第4節 付加価値の向上及び先進的なIT利活用
前節までは主に効率化や省力化につながるIT利活用に着目してきた。第4節では付加価値を向上させるIT利活用と、先進的なIT利活用を取り上げる。
1 付加価値の向上と企業間連携
労働生産性を向上させるためには、分母の労働投入量だけではなく、分子の付加価値への着目も重要である。コスト削減だけではなく売上や付加価値の拡大を実現するためのIT活用は「攻めのIT」とも称されており、経済産業省では「攻めのIT活用指針」9の策定や「攻めのIT経営中小企業百選」10の選出で「攻めのIT」の促進に取り組んでいる。
9 詳細は経済産業省ホームページを参照。(http://www.meti.go.jp/policy/it_policy/investment/dounyu_guidelines/)
10 詳細は経済産業省ホームページを参照。(http://www.meti.go.jp/policy/it_policy/investment/it_keiei/100sen.html)
〔1〕攻めのITの重視程度
大企業には及ばないが、中小企業においても「攻めのIT」を重視する企業は過半数を占める(第2-4-35図)。

〔2〕攻めのITと外部活用
第2-4-36図は、「IT活用の企画・計画策定のため」、「IT活用の導入・実行のため」「IT活用の評価のため」、「市場動向把握のため」の少なくとも1つ以上で外部の専門サービス(IT関連コンサルティング・サービス等)を利用しているかを示している。大企業には及ばないが、中小企業においても「攻めのIT」の実現に向けて外部の専門サービスを利用している会社が2割強存在する。

〔3〕攻めのITと対応人材の有無
大企業には及ばないが、中小企業においても「攻めのIT」の企画立案や実装・実現(企画立案以降の工程)に従事する要員は5割前後の会社で存在する(第2-4-37図、第2-4-38図)。


〔4〕攻めのITと対応人材の所属部署
「攻めのIT」の企画立案や実装・実現に従事する要員の所属部署を見ると、大企業では情報システム部門が最も多いが、中小企業では管理部門が最も多い(第2-4-39図、第2-4-40図)。ITの専門部署を持たず管理部門で兼務している中小企業が多いためだと思われる。


〔5〕攻めのITと企業間連携
大企業には及ばないが、中小企業でも約3割の企業は企業間連携を行っている(第2-4-41図)。
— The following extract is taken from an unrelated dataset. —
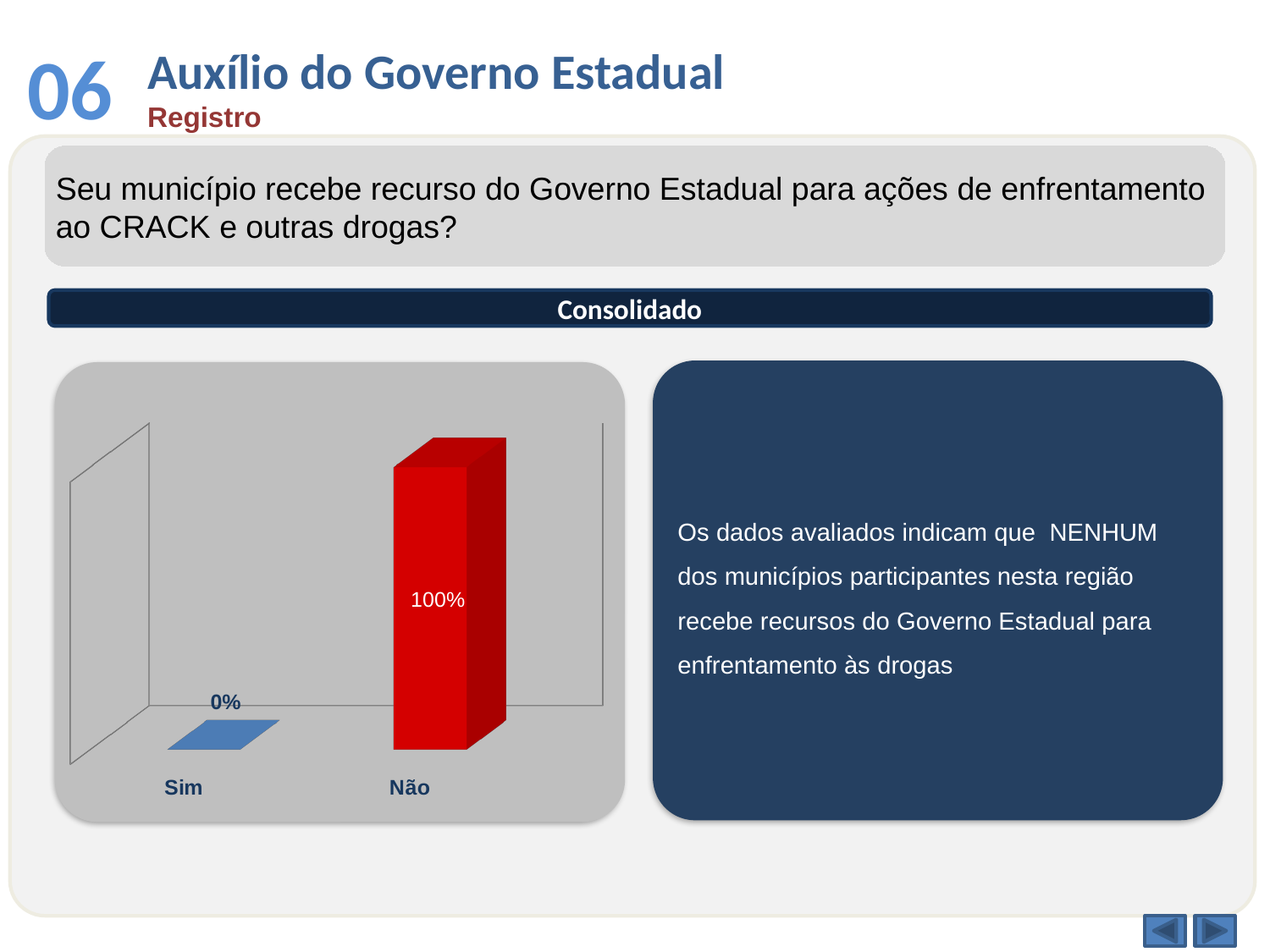
What colour is the bar for Não? red Which category has the lowest value? Sim Which category has the highest value? Não What is the value for Sim? 0% Which is larger, the value for Sim or the value for Não? Não What kind of chart is shown on the slide? bar chart What is the heading above the chart? Consolidado How many categories are shown in the chart? 2 What is the value for Não? 100% What is the difference between the values for Não and Sim? 100%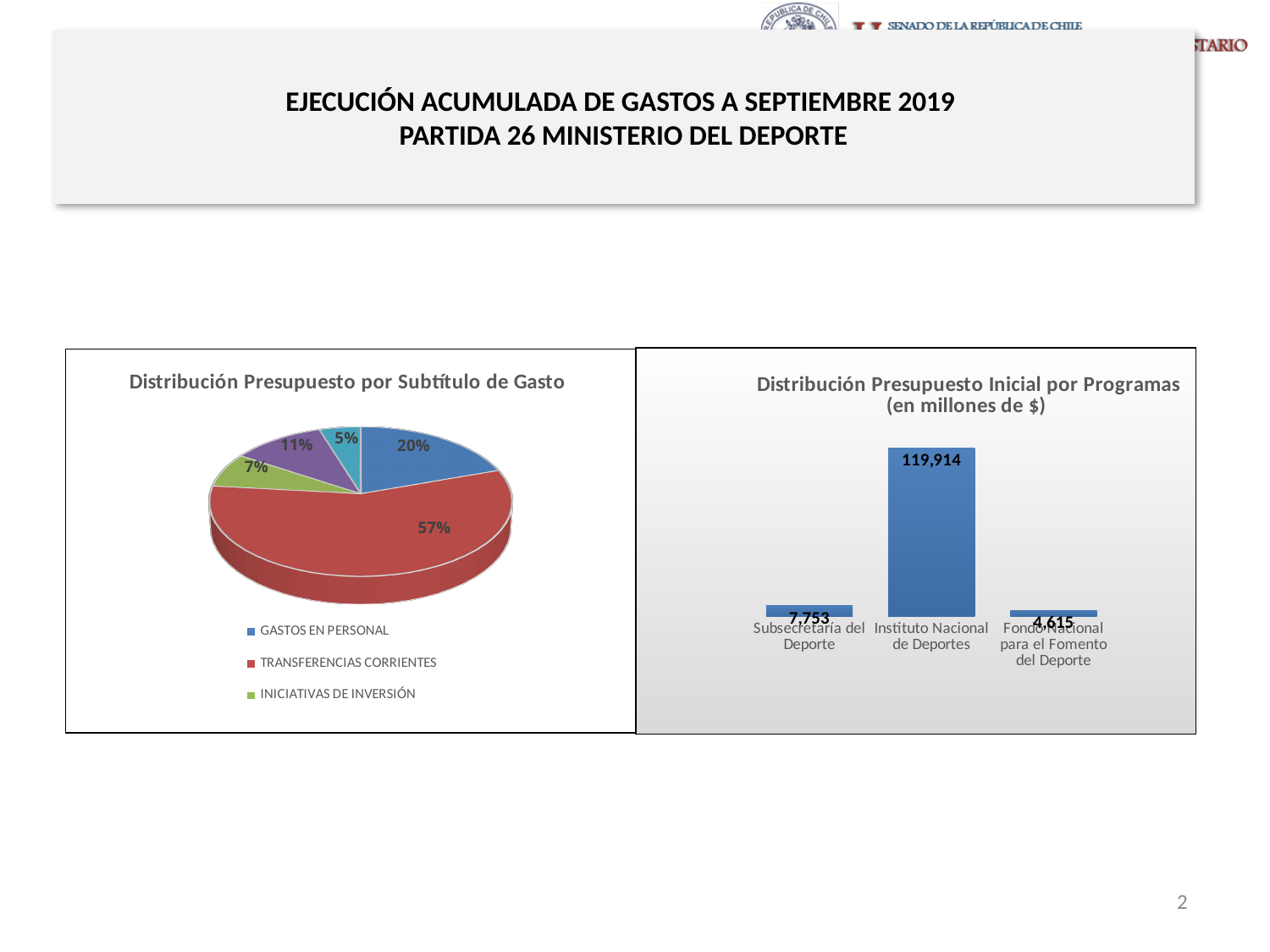
What kind of chart is 'Distribución Presupuesto Inicial por Programas'? Bar chart In the pie chart 'Distribución Presupuesto por Subtítulo de Gasto', which category has the largest slice? TRANSFERENCIAS CORRIENTES In the pie chart 'Distribución Presupuesto por Subtítulo de Gasto', what share does GASTOS EN PERSONAL have? 20% In the bar chart 'Distribución Presupuesto Inicial por Programas', what is the value for Instituto Nacional de Deportes? 119,914 In the bar chart 'Distribución Presupuesto Inicial por Programas', what is the difference between Instituto Nacional de Deportes and Subsecretaría del Deporte? 112,161 In the bar chart 'Distribución Presupuesto Inicial por Programas', which program has the lowest value? Fondo Nacional para el Fomento del Deporte In the bar chart 'Distribución Presupuesto Inicial por Programas', what is the value for Subsecretaría del Deporte? 7,753 In the bar chart 'Distribución Presupuesto Inicial por Programas', what is the value for Fondo Nacional para el Fomento del Deporte? 4,615 In the pie chart 'Distribución Presupuesto por Subtítulo de Gasto', what share does TRANSFERENCIAS CORRIENTES have? 57% What kind of chart is 'Distribución Presupuesto por Subtítulo de Gasto'? Pie chart In the bar chart 'Distribución Presupuesto Inicial por Programas', which program has the highest value? Instituto Nacional de Deportes In the bar chart 'Distribución Presupuesto Inicial por Programas', how many programs are shown? 3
中小企業における企業間連携の効果を見ると、連携していない会社より連携している企業の方が、従業員1名当たり売上高の平均値が高いことが分かる(第2-4-42図)。

〔6〕企業間データ連携
ITの利活用による企業間連携においては企業間データ連携が重要な役割を果たすが、スマートSME(中小企業)研究会等では、中小企業における企業間データ連携のマイナス面が懸念事項として指摘されている。第2-4-43図は、これらの指摘事項をもとに企業間データ連携の動向を把握した結果である。

営業秘密の社外流出による不安や、大手取引先との関係が不利になる不安は、約5割の中小企業が感じている。また、企業間データ連携のために大手取引先から異なるシステム導入を求められたことのある中小企業は2割強である。契約関連について見ると、「『企業間データ連携を進めるとした場合に、どういった契約を結んでおけば良いか』見当がつく。」と答えた中小企業は2割強、「企業間でのデータの利活用に関する『データの利用権限に関する契約ガイドライン11』を知っている。」と答えた中小企業は1割強である。
11 詳細は経済産業省ホームページを参照。(http://www.meti.go.jp/press/2017/05/20170530003/20170530003.html)
業種別に見ると、営業秘密の社外流出による不安や、大手取引先との関係が不利になる不安は、製造業と卸売業・小売業と建設業が他業種よりも若干高いことが分かる(第2-4-44図)。実際に企業間データ連携のために異なるシステム導入を求められたことのある中小企業は製造業と卸売業・小売業で特に多い。

対応策となる契約について見ると、「『企業間データ連携を進めるとした場合に、どういった契約を結んでおけば良いか』見当がつく。」も、「企業間でのデータの利活用に関する『データの利用権限に関する契約ガイドライン』を知っている。」も情報通信業で高いことが分かる。